What to do if there is no data end-to-end? ActiveAD: End-to-end active learning for autonomous driving for planning!
#End-to-end differentiable learning for autonomous driving has recently become a prominent paradigm. A major bottleneck is its huge demand for high-quality labeled data, such as 3D boxes and semantic segmentation, which are notoriously expensive to manually annotate. This difficulty is compounded by the salient fact that within-sample behavior in AD often has long-tailed distributions. In other words, most of the data collected may be trivial (e.g., driving forward on a straight road), with only a few situations being safety critical. In this paper, we explore a practically important but underexplored issue, namely how to achieve sample and label efficiency in end-to-end AD.

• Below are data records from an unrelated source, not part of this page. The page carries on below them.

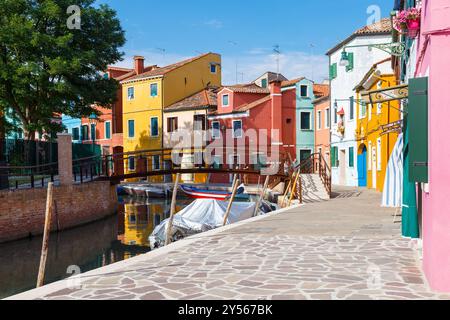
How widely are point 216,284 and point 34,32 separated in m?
20.6

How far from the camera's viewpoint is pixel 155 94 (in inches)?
1732

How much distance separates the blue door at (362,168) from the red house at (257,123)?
907 cm

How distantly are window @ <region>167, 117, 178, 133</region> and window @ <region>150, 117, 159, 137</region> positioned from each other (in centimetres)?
142

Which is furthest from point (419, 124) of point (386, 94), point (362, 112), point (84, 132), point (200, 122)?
point (84, 132)

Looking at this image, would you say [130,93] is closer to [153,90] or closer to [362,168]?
[153,90]

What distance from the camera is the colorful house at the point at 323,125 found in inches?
1416

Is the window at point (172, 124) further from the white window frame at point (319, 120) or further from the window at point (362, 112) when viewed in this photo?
the window at point (362, 112)

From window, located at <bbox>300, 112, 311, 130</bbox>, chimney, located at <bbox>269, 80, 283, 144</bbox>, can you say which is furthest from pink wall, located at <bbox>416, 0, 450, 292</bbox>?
window, located at <bbox>300, 112, 311, 130</bbox>

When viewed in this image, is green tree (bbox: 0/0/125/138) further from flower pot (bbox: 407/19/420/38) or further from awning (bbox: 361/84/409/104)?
flower pot (bbox: 407/19/420/38)

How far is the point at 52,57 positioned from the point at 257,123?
18.9 metres

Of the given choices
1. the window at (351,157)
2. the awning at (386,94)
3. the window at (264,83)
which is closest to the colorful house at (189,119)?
the window at (264,83)

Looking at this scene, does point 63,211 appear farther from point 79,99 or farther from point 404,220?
point 404,220

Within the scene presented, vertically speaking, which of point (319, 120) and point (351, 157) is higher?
point (319, 120)

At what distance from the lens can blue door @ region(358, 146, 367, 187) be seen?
29.7 m
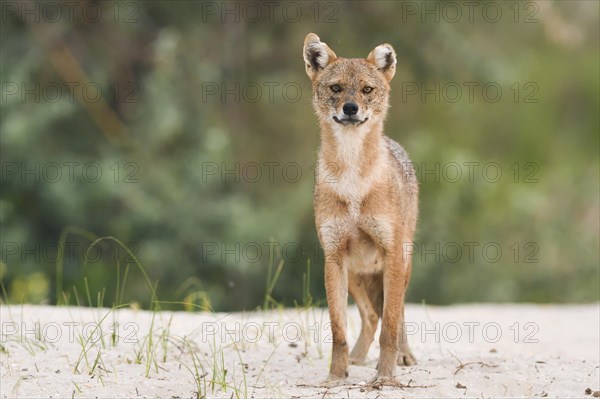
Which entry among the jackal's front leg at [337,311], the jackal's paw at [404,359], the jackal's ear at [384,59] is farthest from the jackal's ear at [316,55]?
the jackal's paw at [404,359]

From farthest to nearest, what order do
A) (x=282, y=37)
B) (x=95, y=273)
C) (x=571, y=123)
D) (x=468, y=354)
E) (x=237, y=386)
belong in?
(x=571, y=123) → (x=282, y=37) → (x=95, y=273) → (x=468, y=354) → (x=237, y=386)

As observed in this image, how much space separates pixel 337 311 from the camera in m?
6.36

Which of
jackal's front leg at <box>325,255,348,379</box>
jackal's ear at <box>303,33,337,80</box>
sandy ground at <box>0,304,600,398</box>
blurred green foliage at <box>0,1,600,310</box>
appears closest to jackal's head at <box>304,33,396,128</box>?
jackal's ear at <box>303,33,337,80</box>

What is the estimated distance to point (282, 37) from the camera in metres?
15.0

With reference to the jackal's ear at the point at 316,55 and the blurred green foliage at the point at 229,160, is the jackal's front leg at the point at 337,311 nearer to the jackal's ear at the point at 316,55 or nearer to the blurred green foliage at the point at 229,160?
the jackal's ear at the point at 316,55

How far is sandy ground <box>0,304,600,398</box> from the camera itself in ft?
19.2

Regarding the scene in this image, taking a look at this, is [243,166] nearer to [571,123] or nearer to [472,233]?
[472,233]

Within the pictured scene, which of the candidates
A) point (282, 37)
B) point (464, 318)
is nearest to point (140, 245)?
point (282, 37)

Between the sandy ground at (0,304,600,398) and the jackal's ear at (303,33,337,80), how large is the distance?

Specifically, the paper designs a planning-oriented active learning method that gradually annotates parts of the collected raw data based on the diversity and usefulness criteria of the proposed planning routes. Empirically, the proposed plan-oriented approach can outperform general active learning approaches to a large extent. Notably, our method achieves comparable performance to state-of-the-art end-to-end AD methods using only 30% of nuScenes data. Hopefully our work will inspire future work from a data-centric perspective, in addition to methodological efforts.
Paper link: https://arxiv.org/pdf/2403.02877.pdf
Main contribution of this article:
- The first in-depth study of E2E-AD People with data problems. Also provides a simple yet effective solution to identify and annotate valuable data for planning within a limited budget.
- Based on the planning-oriented philosophy of the end-to-end approach, new task-specific diversity and uncertainty measures are designed for planning routes.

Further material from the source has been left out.